Casey agrees with this aesthetic approach. “As far as I'm concerned, she's an archetype of the highest order. She's of a rare breed of postmodern champion that we really need right-fucking-now. Plus, she carries an enchanted tire iron. Take that, God of Thunder!”
Buoyed by its singular setting and protagonist, MCMLXXV offers a wild romp at a breakneck pace but still manages to preserve a period-perfect kaleidoscope of rich details that not only resurrect the premillennial urbania of NYC, but offer glimpses of a novel mythology. MacEwan’s gritty, dry-brush inking and Brad Simpson’s moody colors add a tactile grit to the midnight concrete horizons, ensuring immersion beyond reference. An all-night DJ named Prefect Patterson complements the sensory experience with background running commentary, his scenes lit in sultry, red light. Flashbacks to young Pamela and her grizzled guardian and mentor, Damocles, are painted in hazy sepia tones.

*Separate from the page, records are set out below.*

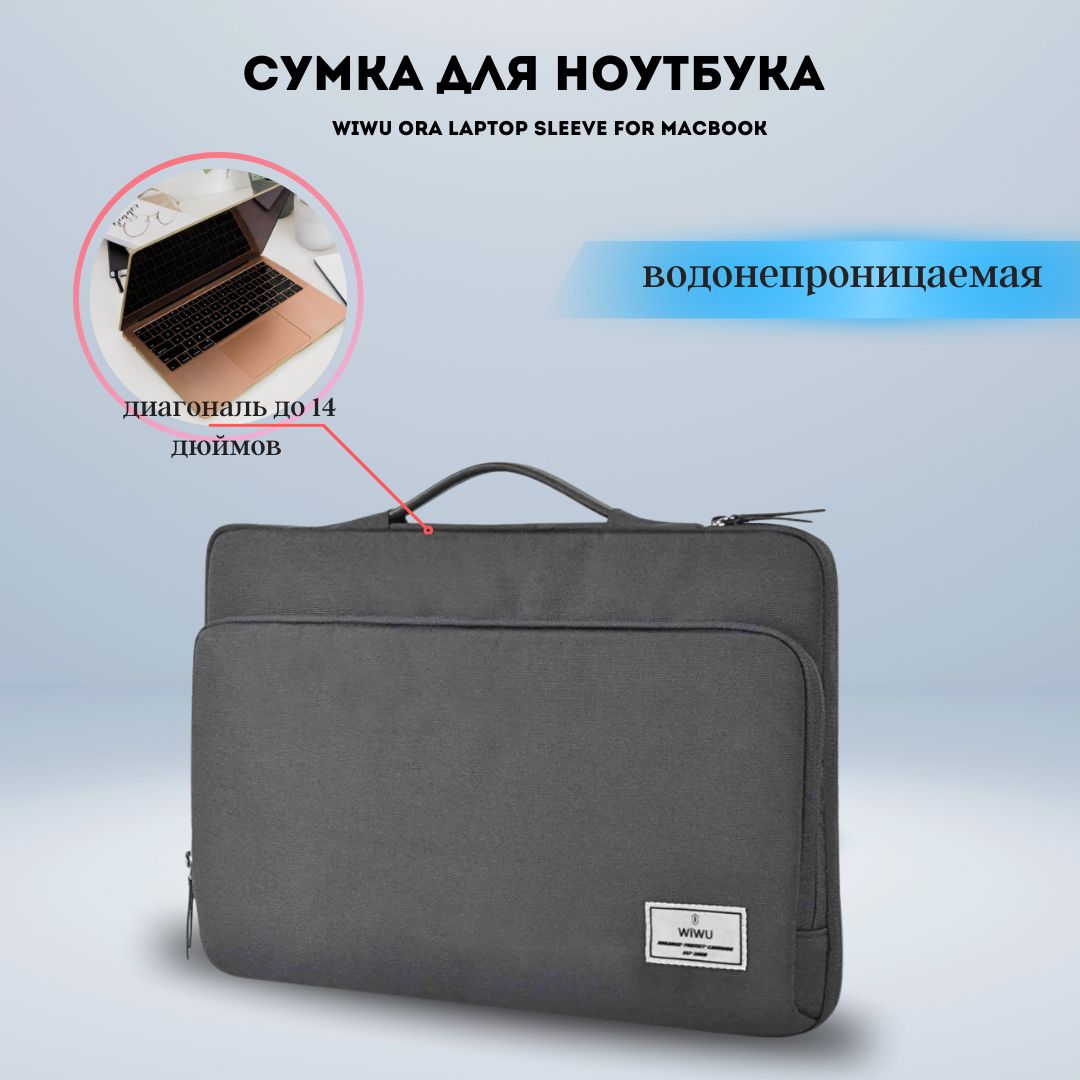 Сумка для ноутбука WiWU Ora Laptop Sleeve for Macbook 14." Black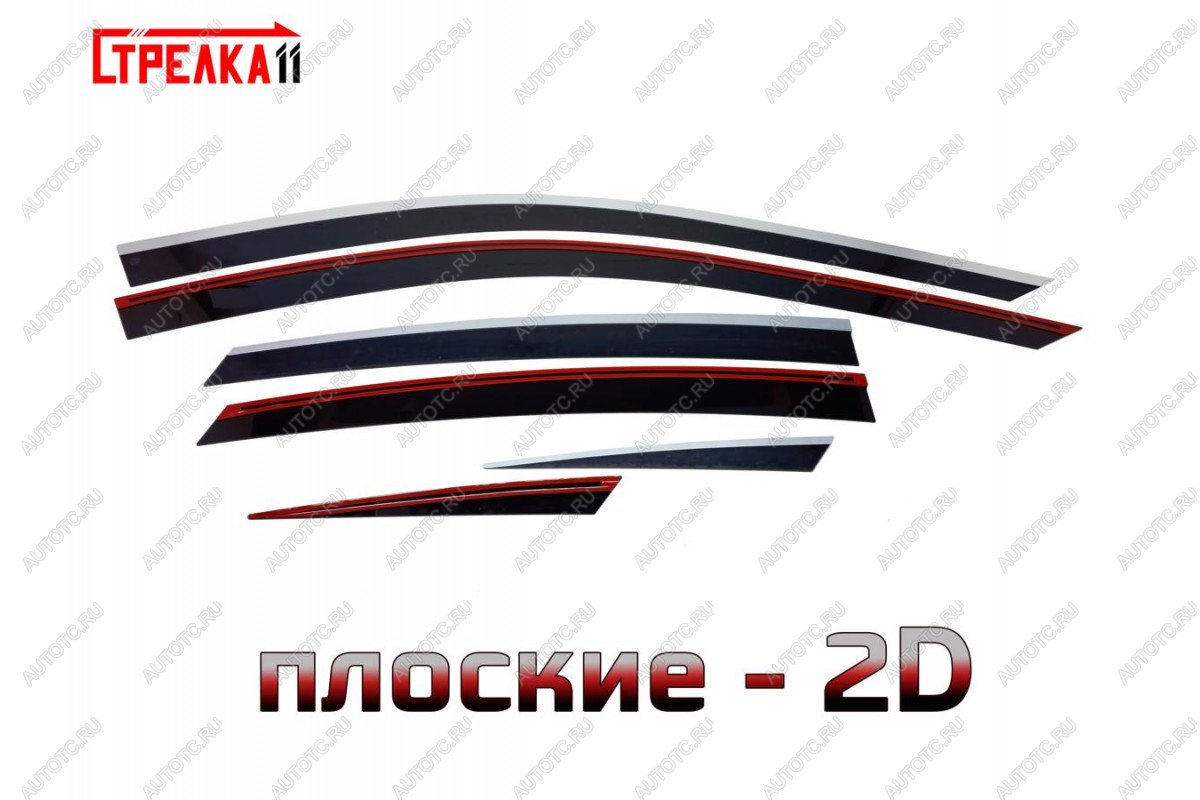 6 999 р. Дефлекторы окон 2D Стрелка11  Chery Arrizo 8 (2022-2025) (черные с хром накладками)  с доставкой в г. Воронеж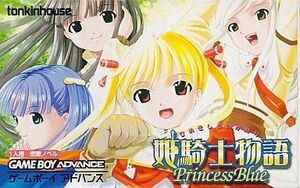 中古GBAソフト 姫騎士物語 ～PrincessBlue～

MacEwan also aims to enhance his storytelling through an inspired use of lighting and shadows. Spanish cartoonist Jordi Longarón and his Harlem crime comic, Ronde de Nuit (perhaps not coincidentally published in 1975), influenced his approach. “The way [Longarón] drew murky city shadows was something I wanted to do my own version of,” MacEwan explains, “and I wound up playing with a lot of dry brush to light the streets as much as I could with my inks. I like the way city buildings at night look when lit only by street lights, so that they vanish into shadowy blocks as your eyes move up them.”
“I think, tonally, the series takes its cues mainly from the year in which it’s set," Casey adds. "Look at any media that originated in the mid-’70s, and the connection should be pretty clear. But that's just our jumping-off point. It's the world Pamela lives in. This is all about establishing a new mythology. Her story is one that can be passed down from generation to generation.”
Though it revels in retro flavor, MCMLXXV is very much a contemporary comic that looks back on that era with fresh eyes. Its African-American cast is portrayed without the stereotypes and biases that might have been present in most fiction created in 1975. “Even though this is technically a period piece,” Casey says, “there's a lot about it that's very of the moment, culturally speaking. The fact is, it wouldn't have even been made in the year it takes place in.”
“MCMLXXV is fundamentally about finding the myths in places where no mythology was believed to exist,” he says. “But there are legends everywhere.”